Id also like to honor John, my friend who was just diagnosed with ALS.
We met in Ojai before he had so many of the symptoms for the condition. No one knew at that time. He has always been so kind and supportive with encouragement that one would hope for from a father or an older wiser loved one. Curious about how Im doing, offering a helping hand whenever he can. He still is supportive of me even now. Even after he is processing having this new diagnosis. We talk on the phone and share stories and the frustrations of feeling limited and dependent on others, and hopes for the world, and contemplations on suffering, aging, life, shoes, and natural pain relief gadgets.
Ive been doing breath work exercises at night before bed, to help myself find a peaceful state to fall asleep easier.
I imagine light and energy going up my spine to the top of my head and then up and out and around and back up through my spine.
Sometimes, while my eyes are closed I will see flashes of lights.
I was listening to a woman talk about how she does Kriya yoga breathing meditation at night to consciously leave her body and visit the void. The place where everything comes from she says. Where some go after they die unless they choose to immediately come back reincarnated.
I honestly do not know how it works, but I enjoy the way she speaks.
That is one thing that definitely helps me feel soothed.
Feeling experientially that I am more than just my physical body.
That my experience of consciousness will continue after this body dies.
I long to feel a sense of freedom without feeling this physical limitation and chronic pain.

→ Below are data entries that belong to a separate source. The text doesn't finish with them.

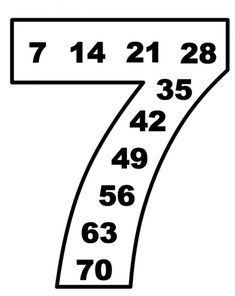 NUMBER - TABELLEN Math Test, 5th Grade Math, Teaching Manners, Teaching Math, Montessori Math, Math Addition, Math Lessons, Fun Math Games, Classroom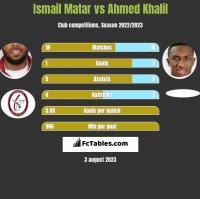 Ismail Matar vs Ahmed Khalil h2h player stats
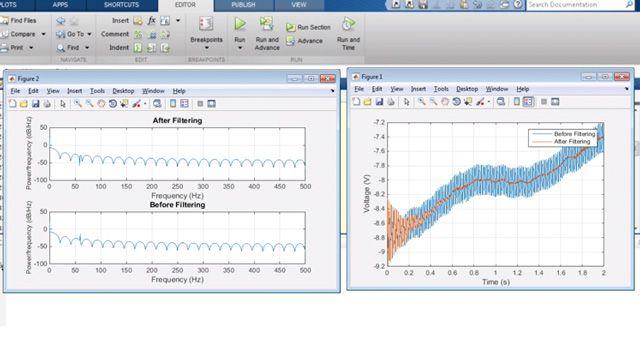 Elimine un tono no deseado de una señal y compense el retardo introducido en el proceso con Signal Processing Toolbox.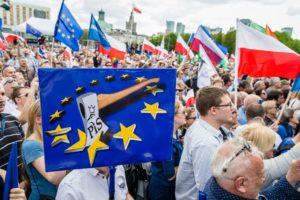 Polonia, articolo 7, stato di diritto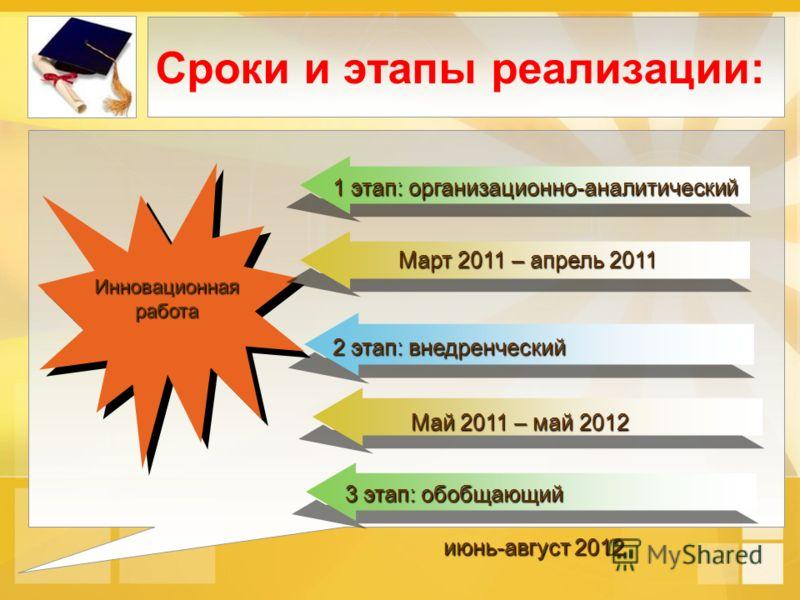Сроки и этапы реализации: 1 этап: организационно-аналитический Март 2011 – апрель 2011 2 этап: внедренческий 3 этап: обобщающий июнь-август 2012 июнь-август 2012 Май 2011 – май 2012 Инновационная работа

I do know that I have a sense of peace and love and freedom underlying my incarnation now, but I do still feel the physical bodies pain and it is starting to make me feel crazy.

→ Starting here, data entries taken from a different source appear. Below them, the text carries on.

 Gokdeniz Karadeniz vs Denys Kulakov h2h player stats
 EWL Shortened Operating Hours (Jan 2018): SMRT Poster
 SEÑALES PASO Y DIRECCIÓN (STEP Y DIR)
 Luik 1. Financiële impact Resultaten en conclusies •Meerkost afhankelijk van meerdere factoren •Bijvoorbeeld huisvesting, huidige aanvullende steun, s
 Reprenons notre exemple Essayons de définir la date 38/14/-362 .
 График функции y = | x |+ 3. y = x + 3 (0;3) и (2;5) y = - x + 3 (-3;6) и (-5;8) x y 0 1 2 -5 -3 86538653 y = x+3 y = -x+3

A new helper in my life just brought over a Hoyer lift that was donated to a medical charity organization. Its an amazing gift to receive, I had been hoping that it would help me get in and out of the water tub, outside and inside, instead of me having to pull and twist and bang up my body getting in and out on my own. Well, it is here, and it is large and ... it won't work for me. It only works front loading weight, there is no option for it to swivel to the side. I won't be able to use it with either of the tubs I have.
This small thing to some, is enormous for me. If I had a towel I would throw it in today.

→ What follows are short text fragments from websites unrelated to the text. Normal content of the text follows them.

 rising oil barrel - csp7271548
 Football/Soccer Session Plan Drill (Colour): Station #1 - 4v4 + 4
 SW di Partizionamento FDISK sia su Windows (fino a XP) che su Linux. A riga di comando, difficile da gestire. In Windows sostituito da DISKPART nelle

I moved to this room in the foothills of Ventura, because it was close to a pool with a lift. This is my number one priority in life, and I thought I could more easily set it up to use the pool and it's much more complicated than I had initially anticipated. Costly and challenging. The member ship fees and then hiring someone on top of that to take me over is much harder. It would cost me 1300 the first year for membership and 500 a month for the help, that's almost 50 dollars a swim, and not even a long swim, maybe 25 minutes a time.
I am at this point, ready to start letting go of even more physical possessions, and moving myself somehow to a cheaper location, with a pool with a lift On-site. It has been 3 years now searching for this type of a place. I needed to come here because my rent was way too much in Ojai. But if I don't leave here within the next 6 months, I will not survive much longer without being able to conveniently and accessibly move my body in the water.
This is why, waking up to see that the Hoyer lift does not swivel sideways, has me feeling incredibly defeated again. And just a tad more crazy enough to start making plans to move myself no matter how hard and painful it may be. Im trying to save my life.
Im grateful to have the help from those I do, and am open to more. Sending love and honor all the way out there as far as it goes.